EXTRACTED TEXT:
The Climate Change Committee report — are we on track to decarbonise buildings?

Andrew Sissons
All you can heat
Published in
8 min readJul 12, 2022

The Climate Change Committee (CCC) recently gave its annual verdict on the UK’s progress towards Net Zero, and the news was not encouraging. According to the Committee, the UK has credible plans in place for only 39% of the emissions we need to reduce up to 2037. So for the majority of what we need to do to fight climate change in the next 15 years, we don’t yet have a credible plan. That is not good.

The message gets even starker when we break down the different aspects of net zero. For electricity and surface transport, most of the UK’s plans are credible (see the CCC’s Figure 5 below). But for everything else — agriculture, manufacturing and buildings — almost none of the plans are considered credible by the CCC. Given that Nesta’s sustainable future mission mainly focuses on decarbonising heat in buildings, that is extremely worrying.

In this piece, I’ll delve into the Committee’s chapter on decarbonising buildings in more detail to try and understand what’s going on.

A bar chart shows most plans for reducing emissions in Surface Transport and Electricity Supply are credible, and have a big impact on reducing emissions. However, the chart shows for Buildings, Manufacturing & Construction, Agriculture & Land Use and Engineered Removals that most plans are either “insufficient” or face “significant risks”

Energy efficiency and heat pumps — different speeds

The Climate Change Committee’s media lines led on the UK’s failure to insulate enough homes, an example of one of the policy areas that is off track for meeting net zero. The chart below, Figure 4.6, shows just how off track the CCC think we are on insulation. Last year, fewer than 100,000 loft and wall insulations were carried out in the UK’s homes. The Committee suggests we need to increase this rapidly over the coming years, to nearly 2.5 million in 2028. Under current policies, there is almost no chance of achieving that.

A bar chart shows annual insulation measures falling from over 2 million in 2012 to around 200,000 in 2021. It then shows a pathway where the number of insulation measures increases sharply again from 2022 onwards, peaking at over 2 million in 2028 before falling back again after 2030.

TO BE DONE:
a – Answer these questions using the post on the Climate Change Committee report, one answer per line and marked the same way.
(i) For what percentage of the emissions the UK needs to reduce up to 2037 does the Committee say there are credible plans?
(ii) How many loft and wall insulations were carried out in UK homes last year, according to the post?
(iii) About how many insulations does the Committee suggest are needed in 2028?
b – In the post on the Climate Change Committee report, change "worrying" to "alarming" and give the passage between "The message gets" and "what’s going on.", inclusive.
c – Carry the post on the Climate Change Committee report further, picking up after its final sentence.

SUPPLIED DATA:
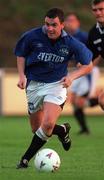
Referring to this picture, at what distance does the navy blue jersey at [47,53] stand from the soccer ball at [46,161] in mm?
1273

ANSWERS TO THE EXERCISE:
a –
(i) 39%
(ii) Fewer than 100,000
(iii) Nearly 2.5 million

b –
The message gets even starker when we break down the different aspects of net zero. For electricity and surface transport, most of the UK’s plans are credible (see the CCC’s Figure 5 below). But for everything else — agriculture, manufacturing and buildings — almost none of the plans are considered credible by the CCC. Given that Nesta’s sustainable future mission mainly focuses on decarbonising heat in buildings, that is extremely alarming.

In this piece, I’ll delve into the Committee’s chapter on decarbonising buildings in more detail to try and understand what’s going on.

c –
One striking thing about the CCC’s Balanced Pathway, though, is how much it emphasises energy efficiency measures over the next decade. This is drawn from the UK government’s ambition for most homes to reach EPC rating C over the next 10–15 years. In the chart below, I’ve compared the number of energy efficiency measures (loft and wall insulation) to the number of heat pumps the CCC suggests should be installed each year. Up to 2028, the CCC envisages a much faster take off in energy efficiency, before heat pump installations take over after 2030. The logic is conventional: insulate homes to reduce energy demand in the short term, then roll out heat pumps and other green heating technologies once the market has matured.

A line chart shows Insulation Measures (blue line) rise rapidly up to nearly 2.5 million in 2028, before falling sharply again. Heat pump installations (orange line) rise gradually from a very low base, overtaking the number of insulation measures in 2030 and continuing at 1.5–2 million per year up to 2050.
Source: CCC data from Figures 4.6 and 4.10 of Progress in Reducing Emissions 2022 Report to Parliament

However, the market seems to be behaving quite differently to the CCC’s pathway. Heat pump installations rose by 46% in 2021, and have taken off even faster all over Europe. Energy efficiency installations were up only 12% in 2021, and that’s after years of falling. This partly reflects policy failures on energy efficiency, but may also reflect people’s preferences. Nesta’s recent research has shown that demand for heat pumps is bigger than most people assume, especially once financial incentives are added.

I don’t have firm evidence on this, but it’s possible that people don’t feel so enthusiastic about energy efficiency measures. If that’s true, governments will either need a much firmer policy approach to increase their adoption, or might need to consider going faster on heat pumps, with all of the implications for the electricity grid that entails.

The costs of buying and running a heat pump

The CCC report also contains some analysis on the cost of heat pumps. The chart below shows their analysis of upfront costs, drawn from a Eunomia report for the UK Government which is not yet available to view. The key points are that heat pumps currently cost around £12,000 (according to Eunomia’s analysis), and that the UK Government expects them to fall to under £7,000 by 2030.

A chart shows historic heat pump prices at over £12,000 in 2018, just under £12,000 in 2022 and then falling gradually in future to just over £6,000 in 2030. There is a band of uncertainty around the pathway from 2022 to 2030 figures.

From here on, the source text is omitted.